Per 8. Februar gingen insgesamt knapp 15'000 Gesuche für A-fonds-perdu-Beiträge in der Höhe von total 555 Millionen Franken ein. 10'000 Gesuche wurden gutgeheissen und rund 233 Millionen Franken Finanzhilfen bewilligt. Das Geld floss entweder als Soforthilfe für Kulturunternehmen oder -schaffende, als Ausfallentschädigungen oder als Unterstützung für Kulturvereine.

5800 Gesuche für Ausfallentschädigungen gutgeheissen

Über 7700 Gesuche betrafen alleine die Ausfallentschädigungen, wovon die kantonalen Kulturämter – sie sind für die Ausfallentschädigungen zuständig – schweizweit 5800 Gesuche nach einheitlichen Kriterien bewilligt haben. Damit erhielten nach Angaben des eidgenössischen Innendepartements Kulturunternehmen- und schaffende über 208 Millionen Franken zur Eindämmung der Schäden der Coronapandemie. Die Finanzierung erfolgte je zur Hälfte durch die Kantone und den Bund.

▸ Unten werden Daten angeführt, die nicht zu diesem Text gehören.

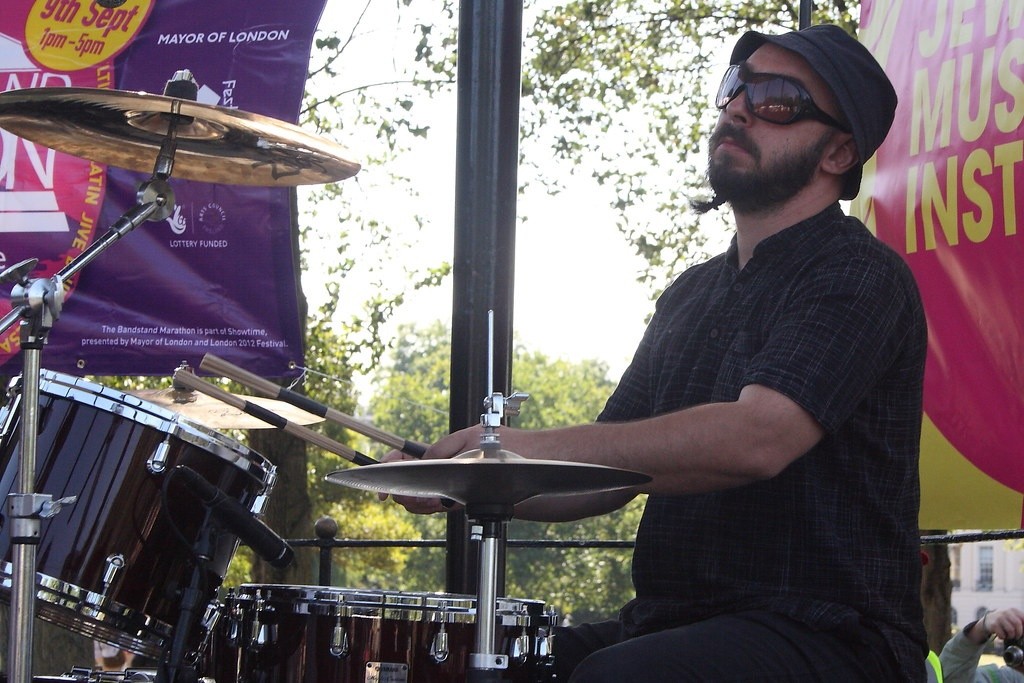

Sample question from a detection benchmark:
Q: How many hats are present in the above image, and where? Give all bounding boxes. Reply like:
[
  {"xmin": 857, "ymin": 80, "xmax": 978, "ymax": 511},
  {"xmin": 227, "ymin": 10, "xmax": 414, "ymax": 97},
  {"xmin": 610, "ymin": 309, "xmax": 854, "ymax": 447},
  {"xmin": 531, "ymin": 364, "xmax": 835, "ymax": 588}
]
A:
[{"xmin": 729, "ymin": 23, "xmax": 897, "ymax": 202}]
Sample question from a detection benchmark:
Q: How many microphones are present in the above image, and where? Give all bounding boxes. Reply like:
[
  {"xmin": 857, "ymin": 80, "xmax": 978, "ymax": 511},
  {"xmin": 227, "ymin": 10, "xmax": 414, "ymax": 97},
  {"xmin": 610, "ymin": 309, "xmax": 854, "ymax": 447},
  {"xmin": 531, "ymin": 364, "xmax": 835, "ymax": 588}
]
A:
[{"xmin": 173, "ymin": 464, "xmax": 295, "ymax": 571}]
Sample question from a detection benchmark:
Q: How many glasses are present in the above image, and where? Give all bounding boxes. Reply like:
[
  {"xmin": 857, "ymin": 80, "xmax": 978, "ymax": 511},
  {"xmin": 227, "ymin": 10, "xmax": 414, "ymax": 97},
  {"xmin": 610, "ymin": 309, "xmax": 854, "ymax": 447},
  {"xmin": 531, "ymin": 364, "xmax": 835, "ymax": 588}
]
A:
[{"xmin": 715, "ymin": 64, "xmax": 849, "ymax": 133}]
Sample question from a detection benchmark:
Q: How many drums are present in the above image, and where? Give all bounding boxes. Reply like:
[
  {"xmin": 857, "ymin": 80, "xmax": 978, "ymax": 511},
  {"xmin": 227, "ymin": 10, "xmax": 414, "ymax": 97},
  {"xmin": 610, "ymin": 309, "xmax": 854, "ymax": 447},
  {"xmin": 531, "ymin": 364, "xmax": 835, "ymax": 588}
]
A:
[
  {"xmin": 0, "ymin": 367, "xmax": 276, "ymax": 659},
  {"xmin": 211, "ymin": 583, "xmax": 559, "ymax": 683}
]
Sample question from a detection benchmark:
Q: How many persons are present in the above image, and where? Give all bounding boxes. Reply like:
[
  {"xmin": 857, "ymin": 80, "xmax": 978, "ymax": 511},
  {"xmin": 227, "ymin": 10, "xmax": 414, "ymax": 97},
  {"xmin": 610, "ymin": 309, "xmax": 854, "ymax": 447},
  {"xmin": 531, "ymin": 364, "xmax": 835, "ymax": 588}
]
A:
[
  {"xmin": 921, "ymin": 549, "xmax": 1024, "ymax": 683},
  {"xmin": 379, "ymin": 24, "xmax": 931, "ymax": 683}
]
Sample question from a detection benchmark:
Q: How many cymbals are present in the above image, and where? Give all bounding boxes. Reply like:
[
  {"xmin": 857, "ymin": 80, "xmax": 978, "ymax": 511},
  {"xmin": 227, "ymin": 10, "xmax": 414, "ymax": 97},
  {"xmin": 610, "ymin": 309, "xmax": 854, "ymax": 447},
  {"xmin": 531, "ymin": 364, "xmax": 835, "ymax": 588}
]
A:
[
  {"xmin": 325, "ymin": 446, "xmax": 650, "ymax": 508},
  {"xmin": 118, "ymin": 387, "xmax": 328, "ymax": 430},
  {"xmin": 0, "ymin": 87, "xmax": 361, "ymax": 186}
]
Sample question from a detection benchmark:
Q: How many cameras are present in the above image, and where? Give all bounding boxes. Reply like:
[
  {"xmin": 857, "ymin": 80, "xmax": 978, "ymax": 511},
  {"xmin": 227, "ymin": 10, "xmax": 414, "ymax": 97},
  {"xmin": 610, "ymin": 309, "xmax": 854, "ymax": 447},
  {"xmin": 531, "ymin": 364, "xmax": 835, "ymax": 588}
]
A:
[{"xmin": 1002, "ymin": 634, "xmax": 1024, "ymax": 674}]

Die Teilnehmenden diskutierten gemäss Mitteilung unter anderem auch über die aktuellen und künftigen Herausforderungen in der Kulturpolitik sowie über die Perspektiven der kommenden Monate. Dabei legten sie ein besonderes Augenmerk auf die Wiederaufnahme der kulturellen Aktivitäten. Der Kultursektor wird auch im laufenden Jahr unterstützt: Insgesamt stehen aktuell Bundesmittel in der Höhe von 130 Millionen Franken zur Verfügung, wie es weiter heisst.